Instruksi: Cetak tanpa perubahan bagian teks tentang daur ulang plastik di bawah, mulai dari "Membuat botol plastik" dan berakhir pada "lonjakan air kemasan.".

Kutipan dokumen:
◆ ◆ ◆ ◆
Plastik termasuk bahan yang sulit untuk
diolah kembali, bahkan tak bisa diuraikan. Benarkah daur ulang plastik
menghabiskan lebih banyak dana dibanding saat membuatnya?
Pada 1967, McGuire memiliki satu nasihat karir untuk Benjamin Braddock
muda, yakni plastik. Dalam 40 tahun sejak ‘kelulusan’ itu, plastik
meledak dalam banyak aplikasi, mulai dari bumper mobil hingga komputer,
dan diklasifikasikan dalam tujuh jenis.
Termasuk
PET #1, jenis yang digunakan untuk botol plastik air dan soda. Kini,
pertanyaan yang muncul adalah, apa yang harus dilakukan dengan semua
plastik yang ada. Dari 2,7 juta ton botol plastik PET di Amerika Serikat
pada 2006, empat per limanya berakhir di pembuangan sampah.
Mengabaikan masalah lingkungan, keberhasilan ekonomi atau kegagalan daur
ulang plastik bergantung pada dua variabel. Yakni, biaya bahan baku
untuk membuat plastik perawatan, minyak bumi dan gas alam.
Selain itu, biaya daur ulang melawan biaya pembuangan yang berfluktuasi
berdasar kedekatan kota dengan pusat daur ulang dan harga untuk membuang
di tempat pembuangan sampah lokal juga diperhitungkan.
Hasil studi University of California, Berkeley memperkirakan, wilayah
seperti Los Angeles dan San Francisco bisa mendapat manfaat ekonomi
sebesar US$200 (Rp 1,7 juta) per ton untuk daur ulang bukan pembuangan.
Meski begitu, biaya daur ulang botol dibanding pembuatannya cukup
bervariasi, tergantung tempat botol dan harga minyak yang berubah-ubah.
Menurut organisasi lingkungan Earth Policy Institute, tiap tahun, 29
miliar botol plastik air yang diproduksi untuk digunakan di AS.
Membuat botol plastik ini butuh setara 17 juta barel minyak mentah, jadi
naiknya harga minyak dan gas alam hanya memperburuk tingginya harga
plastik. ‘Plastic News,’ majalah perdagangan, mendaftar harga terbaru
botol PET resin pelet antara 83-85 sen (Rp7-7,2 ribu) per pon.
Namun, meningkatnya harga plastik telah sedikit membatasi permintaan.
Menurut National Association for PET Container Resources (NAPCOR), pada
dua dekade lalu, jumlah plastik PET di AS naik lebih dari dua kali
lipat. Peningkatan ini merupakan hasil permintaan lonjakan air kemasan.
Pada 2005, tujuh setengah miliar galon air membanjiri AS, jumlah ini
setara jumlah rata-rata air yang mengalir di atas Niagara Falls selama
tiga jam.
Menurut
data pemerintah AS, jumlah air kemasan itu 21 kali lebih banyak dari
yang dibutuhkan pada 1976.
◆ ◆ ◆ ◆
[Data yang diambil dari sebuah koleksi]
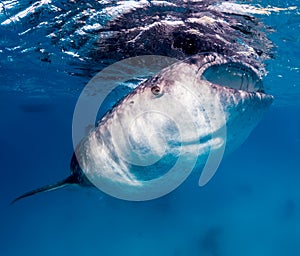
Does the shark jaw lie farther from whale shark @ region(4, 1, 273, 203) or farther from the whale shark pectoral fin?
the whale shark pectoral fin

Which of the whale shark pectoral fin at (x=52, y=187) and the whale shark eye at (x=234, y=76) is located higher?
the whale shark eye at (x=234, y=76)

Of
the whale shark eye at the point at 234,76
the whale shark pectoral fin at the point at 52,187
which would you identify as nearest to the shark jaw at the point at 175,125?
the whale shark eye at the point at 234,76

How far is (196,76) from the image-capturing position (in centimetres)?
A: 281

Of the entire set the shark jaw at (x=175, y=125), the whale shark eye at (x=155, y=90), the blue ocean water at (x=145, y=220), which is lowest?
the blue ocean water at (x=145, y=220)

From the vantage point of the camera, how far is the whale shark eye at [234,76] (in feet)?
10.2

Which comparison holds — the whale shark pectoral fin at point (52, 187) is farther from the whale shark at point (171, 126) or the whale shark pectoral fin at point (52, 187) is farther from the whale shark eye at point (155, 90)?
the whale shark eye at point (155, 90)

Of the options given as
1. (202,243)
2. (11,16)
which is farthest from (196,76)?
(202,243)

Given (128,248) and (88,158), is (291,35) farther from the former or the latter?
(128,248)

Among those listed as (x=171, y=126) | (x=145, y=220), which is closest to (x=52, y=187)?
(x=171, y=126)

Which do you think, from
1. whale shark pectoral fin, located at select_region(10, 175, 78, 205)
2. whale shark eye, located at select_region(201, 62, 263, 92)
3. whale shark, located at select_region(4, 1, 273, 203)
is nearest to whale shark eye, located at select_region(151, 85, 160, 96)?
whale shark, located at select_region(4, 1, 273, 203)

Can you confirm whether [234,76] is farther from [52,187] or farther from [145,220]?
[145,220]

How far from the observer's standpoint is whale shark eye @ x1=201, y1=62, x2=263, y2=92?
3.11 metres

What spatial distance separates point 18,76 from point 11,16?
379 inches

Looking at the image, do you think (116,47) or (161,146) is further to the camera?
(116,47)
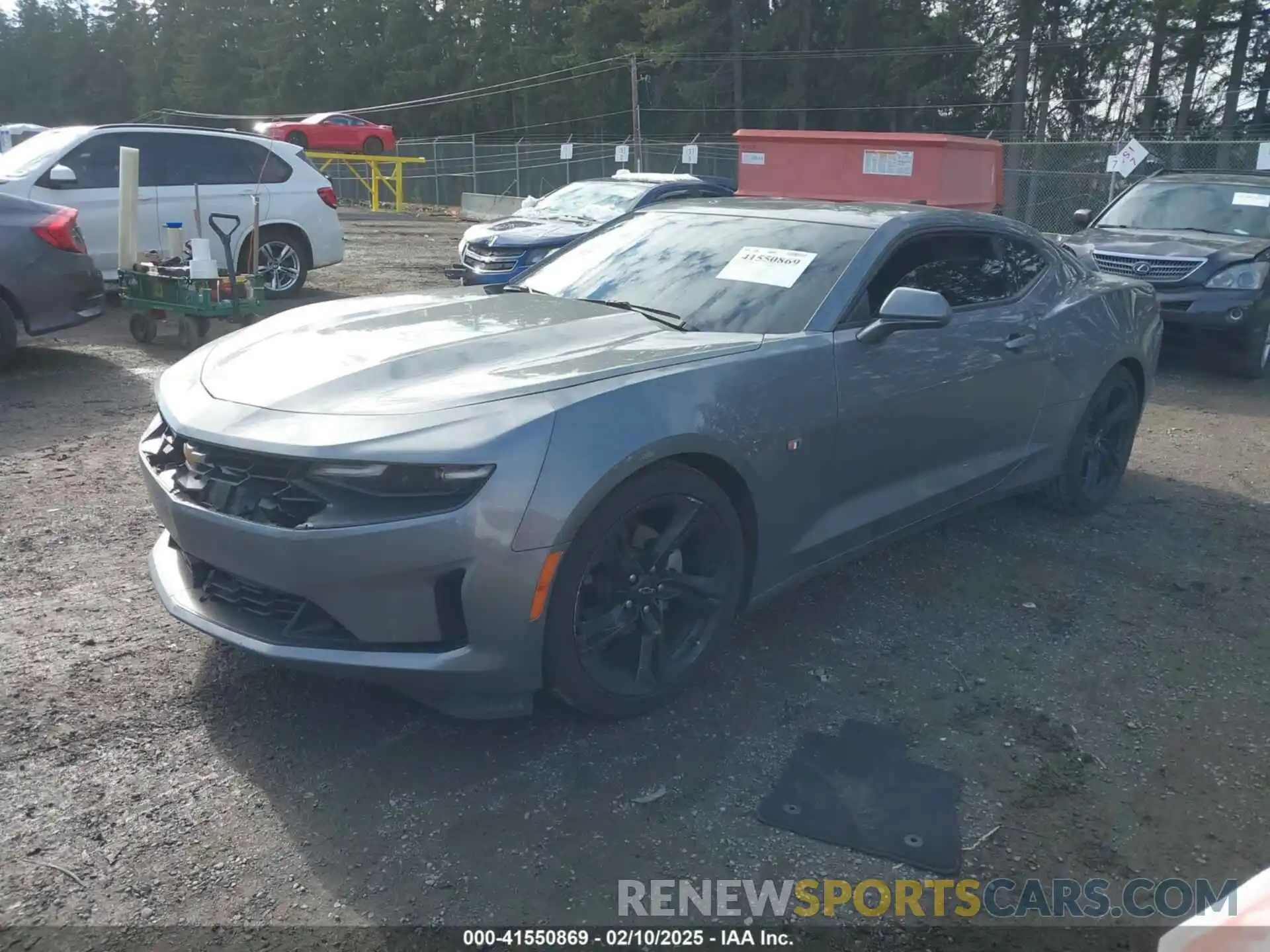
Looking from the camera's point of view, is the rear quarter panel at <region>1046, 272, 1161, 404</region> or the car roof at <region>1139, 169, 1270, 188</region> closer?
the rear quarter panel at <region>1046, 272, 1161, 404</region>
◆ ◆ ◆ ◆
Hasil:
Membuat botol plastik ini butuh setara 17 juta barel minyak mentah, jadi
naiknya harga minyak dan gas alam hanya memperburuk tingginya harga
plastik. ‘Plastic News,’ majalah perdagangan, mendaftar harga terbaru
botol PET resin pelet antara 83-85 sen (Rp7-7,2 ribu) per pon.
Namun, meningkatnya harga plastik telah sedikit membatasi permintaan.
Menurut National Association for PET Container Resources (NAPCOR), pada
dua dekade lalu, jumlah plastik PET di AS naik lebih dari dua kali
lipat. Peningkatan ini merupakan hasil permintaan lonjakan air kemasan.